ABOUT THIS TASK – Please return each entry exactly as it appears, but not the pictures.

RECORDS FOR THE EXERCISE –
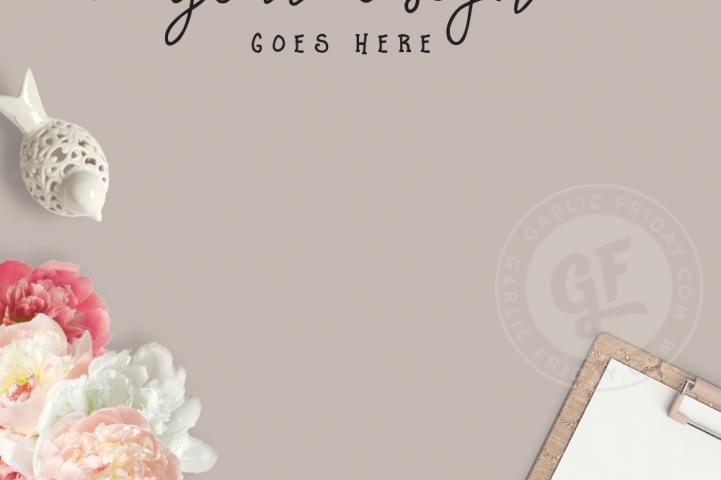 Feminine Vertical Pinterest Blog Mockup - Burgundy Styled Desktop Scene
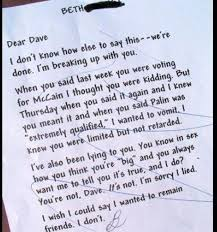 18 breakup letters that will make you happy to be single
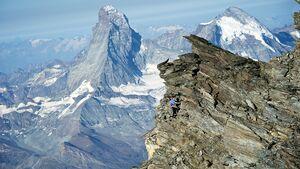 OD 2015 5 Peaks Andy Steindl 4000er Zermatt adidas
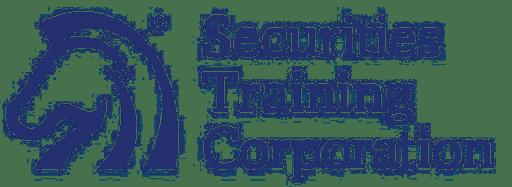 Securities Training Corporation FINRA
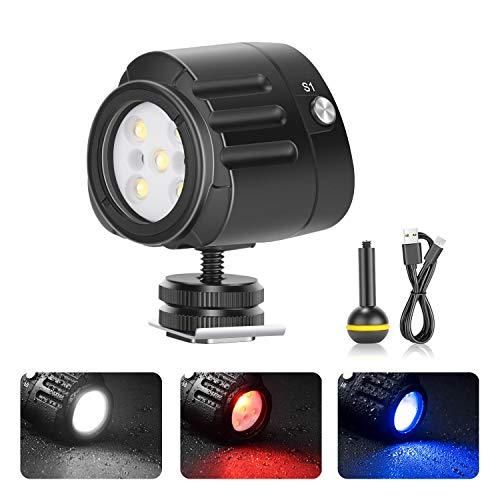 Neewer LED Luz de Video Impermeable Luz Subacuáticas de Buceo Luz Relleno Alta Potencia 40m con 5 Modos Compatible con Drones Yuneec dji Osmo Pocket Osmo Action GoPro 7/6/5 Canon Nikon DSLR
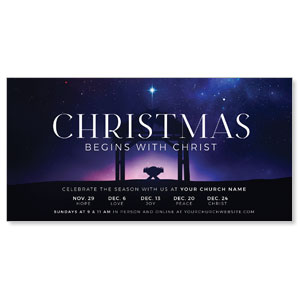 "Begins With Christ Manger 11"" x 5.5"" Oversized Postcards"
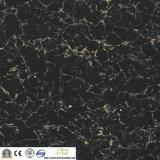 600X600 Foshan Floor Polished Porcelain Tile Pulati (I6838)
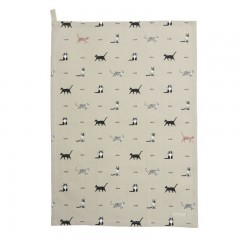 """Purrfect!"" Cats Tea Towel"
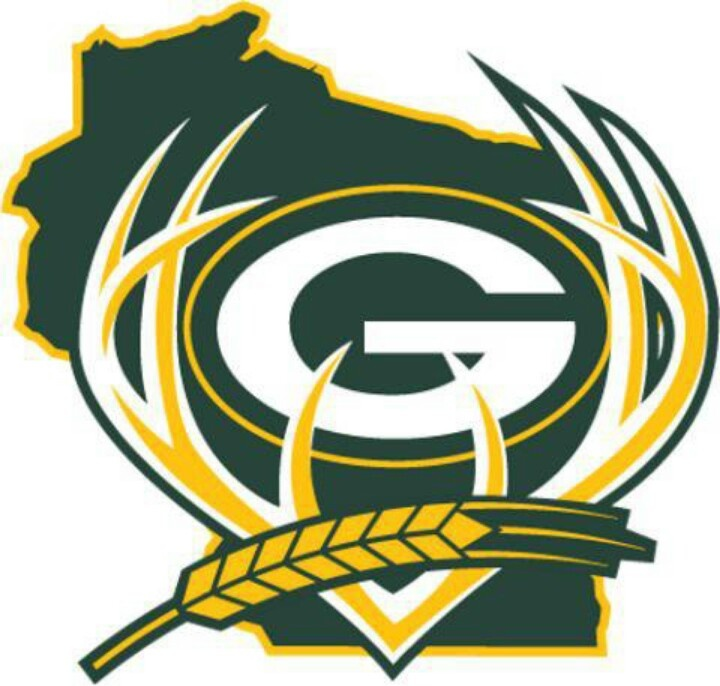 720x686 Filegreen Bay Packers Logo.svg Green Bay Packers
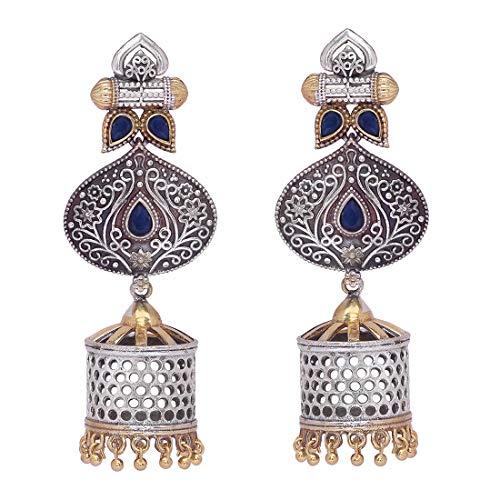 Aheli Antique Boho Oxidized Drop Dangle Jhumki Jhumka Earrings Intricate Crafted Indian Ethnic Wedding Fashion Tribal Jewelry for Women
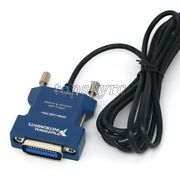 New Gpib Usb Cable For Hi-speed Usb And Analyzer Gpib-usb-hs+ 783368-01 Tops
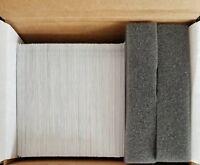 5 BCW Trading Card Storage Box Jam Pads - Sports, Magic, Pokemon Cards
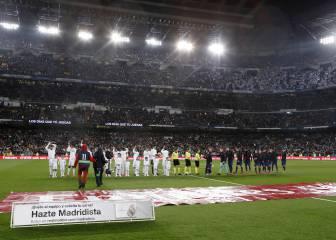 El Bernabéu, más índice de ocupación que el Camp Nou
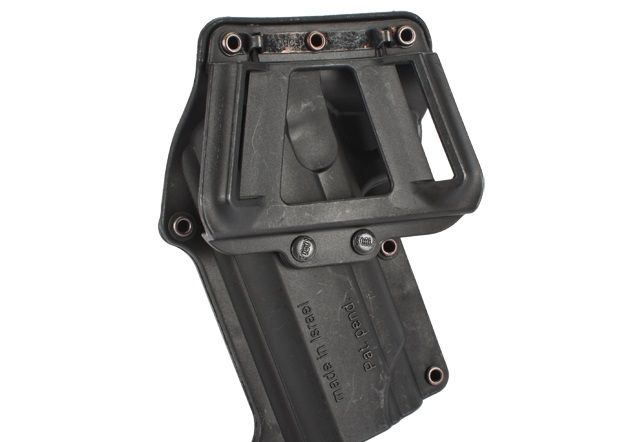 Fobus Beretta PX4 Storm Compact Type F Light Bearing Holsters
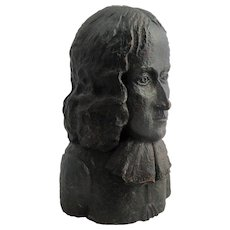 Oak Carved Wood Bust Of Oliver Cromwell Victorian Antique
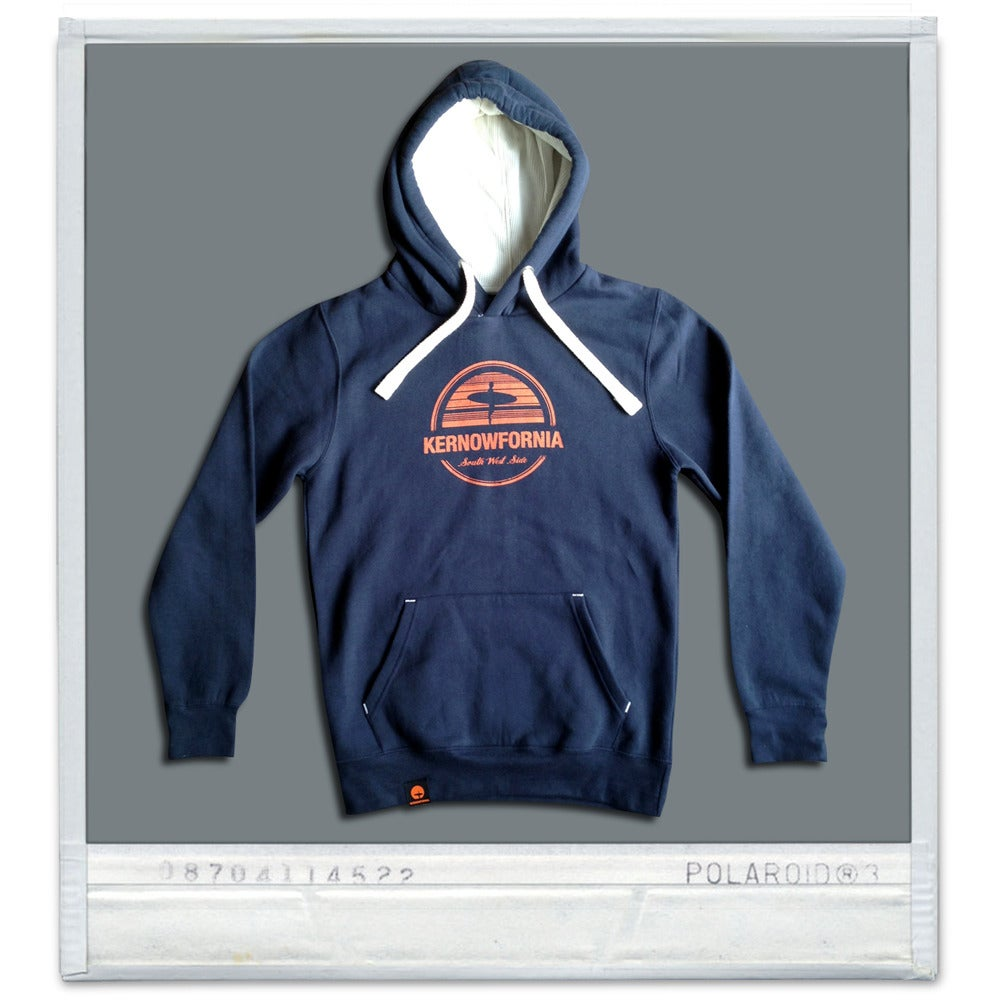 Image of Unisex - Afterglow hoodie (Navy or Dusty Blue-Grey)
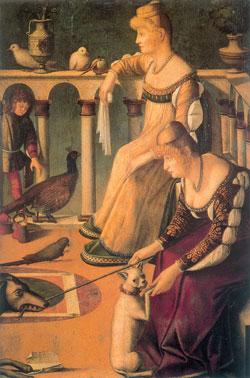 Витторе Карпаччо, Две куртизанки (деталь). Музей Коррер, Венеция. Обе девушки, изображенные на этой знаменитой картине, одеты в экстравагантные и дорогие платья, соответствующие их положению, с глубокими вырезами и разрезанными рукавами, через которые видно белье. Завитые волосы начесаны на лоб и дополнены накладными волосами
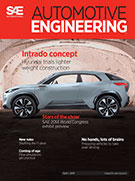 Automotive Engineering:  April 1, 2014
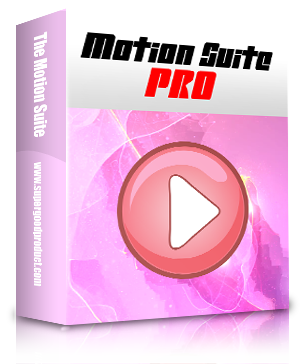 MotionSuiteProV1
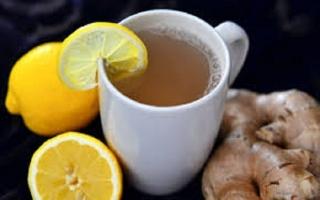 Thực phẩm kết hợp giúp tăng hương vị trà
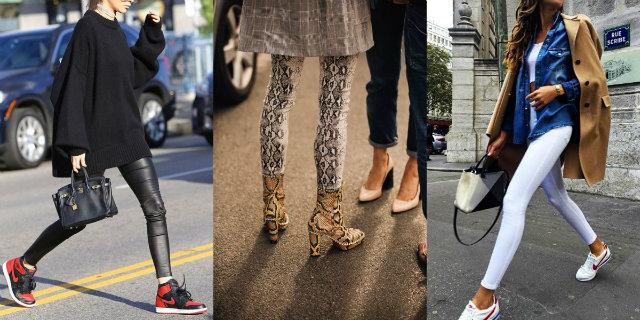 Come abbinare i leggings: consigli pratici e 10 look a cui ispirarsi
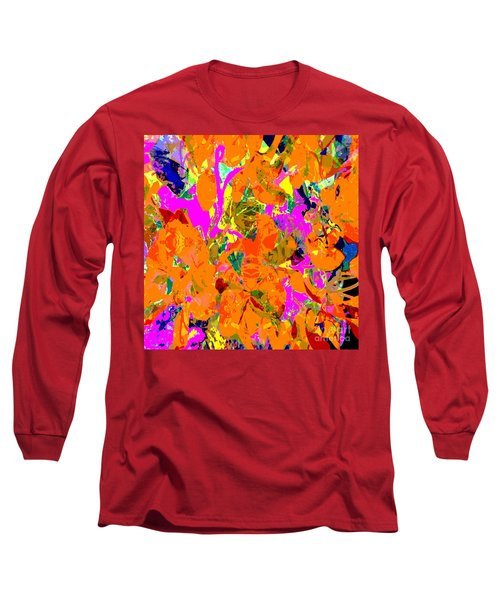 Long Sleeve T-Shirt featuring the digital art Orange Abstract by Barbara Moignard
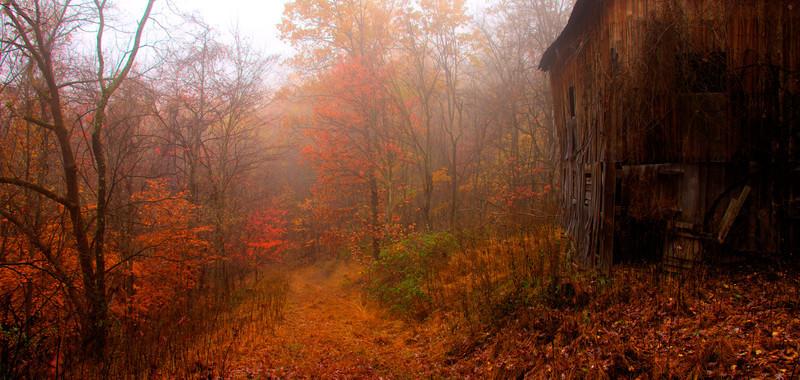 Barn near Waynesburg PA, September 2011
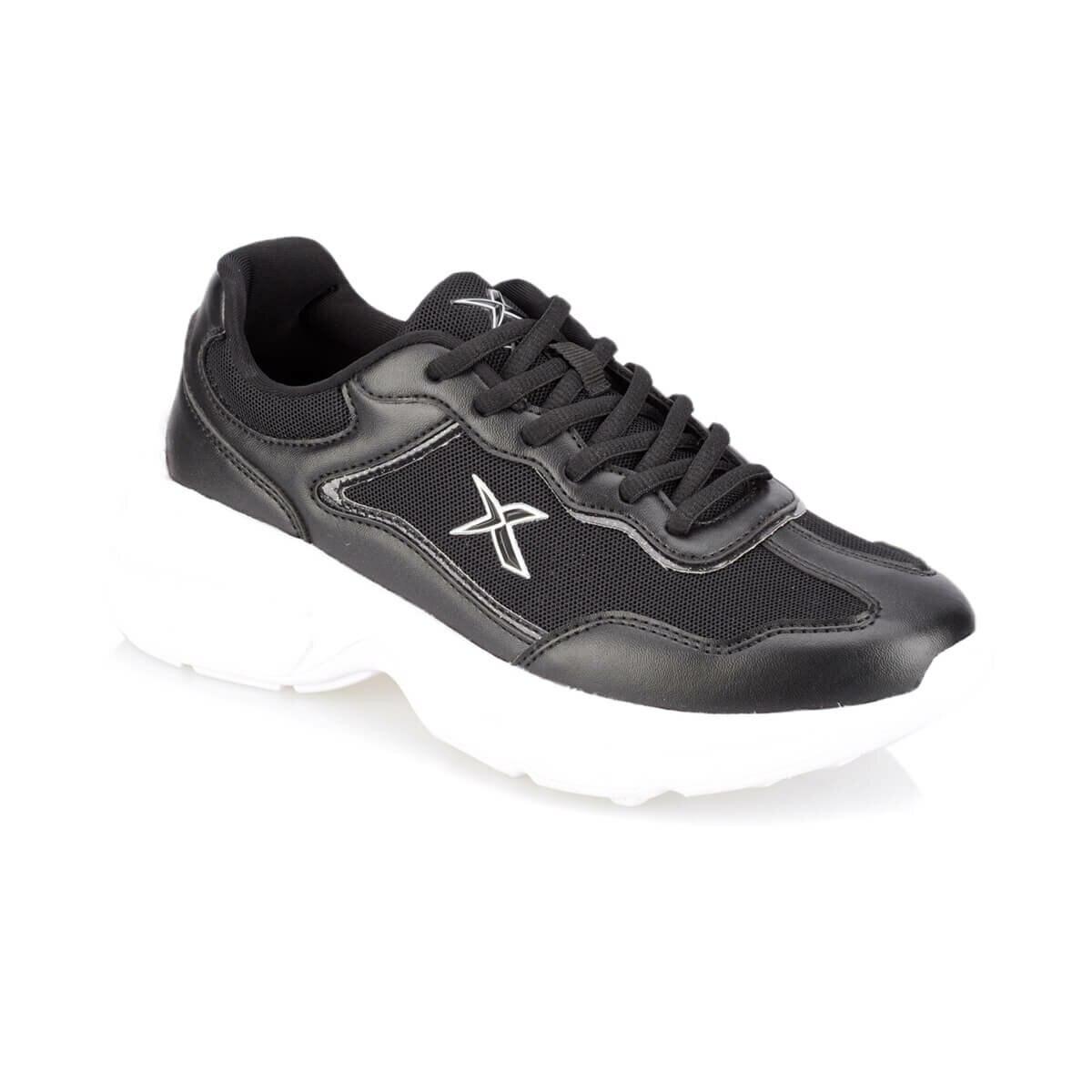 FLO LACE W Black Women 'S Sneaker Shoes KINETIX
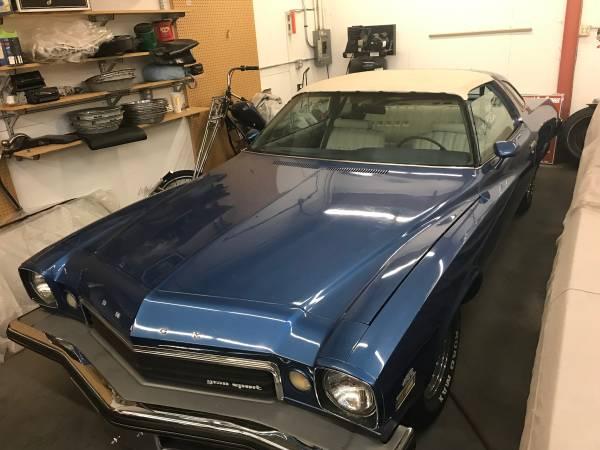 Photo Buick 1974 Gran Sport GS 455 Century - $8500 (Superior Auto 4521 S 88th)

COMPLETED EXERCISE –
 Feminine Vertical Pinterest Blog Mockup - Burgundy Styled Desktop Scene
 18 breakup letters that will make you happy to be single
 OD 2015 5 Peaks Andy Steindl 4000er Zermatt adidas
 Securities Training Corporation FINRA
 Neewer LED Luz de Video Impermeable Luz Subacuáticas de Buceo Luz Relleno Alta Potencia 40m con 5 Modos Compatible con Drones Yuneec dji Osmo Pocket Osmo Action GoPro 7/6/5 Canon Nikon DSLR
 "Begins With Christ Manger 11"" x 5.5"" Oversized Postcards"
 600X600 Foshan Floor Polished Porcelain Tile Pulati (I6838)
 """Purrfect!"" Cats Tea Towel"
 720x686 Filegreen Bay Packers Logo.svg Green Bay Packers
 Aheli Antique Boho Oxidized Drop Dangle Jhumki Jhumka Earrings Intricate Crafted Indian Ethnic Wedding Fashion Tribal Jewelry for Women
 New Gpib Usb Cable For Hi-speed Usb And Analyzer Gpib-usb-hs+ 783368-01 Tops
 5 BCW Trading Card Storage Box Jam Pads - Sports, Magic, Pokemon Cards
 El Bernabéu, más índice de ocupación que el Camp Nou
 Fobus Beretta PX4 Storm Compact Type F Light Bearing Holsters
 Oak Carved Wood Bust Of Oliver Cromwell Victorian Antique
 Image of Unisex - Afterglow hoodie (Navy or Dusty Blue-Grey)
 Витторе Карпаччо, Две куртизанки (деталь). Музей Коррер, Венеция. Обе девушки, изображенные на этой знаменитой картине, одеты в экстравагантные и дорогие платья, соответствующие их положению, с глубокими вырезами и разрезанными рукавами, через которые видно белье. Завитые волосы начесаны на лоб и дополнены накладными волосами
 Automotive Engineering:  April 1, 2014
 MotionSuiteProV1
 Thực phẩm kết hợp giúp tăng hương vị trà
 Come abbinare i leggings: consigli pratici e 10 look a cui ispirarsi
 Long Sleeve T-Shirt featuring the digital art Orange Abstract by Barbara Moignard
 Barn near Waynesburg PA, September 2011
 FLO LACE W Black Women 'S Sneaker Shoes KINETIX
 Photo Buick 1974 Gran Sport GS 455 Century - $8500 (Superior Auto 4521 S 88th)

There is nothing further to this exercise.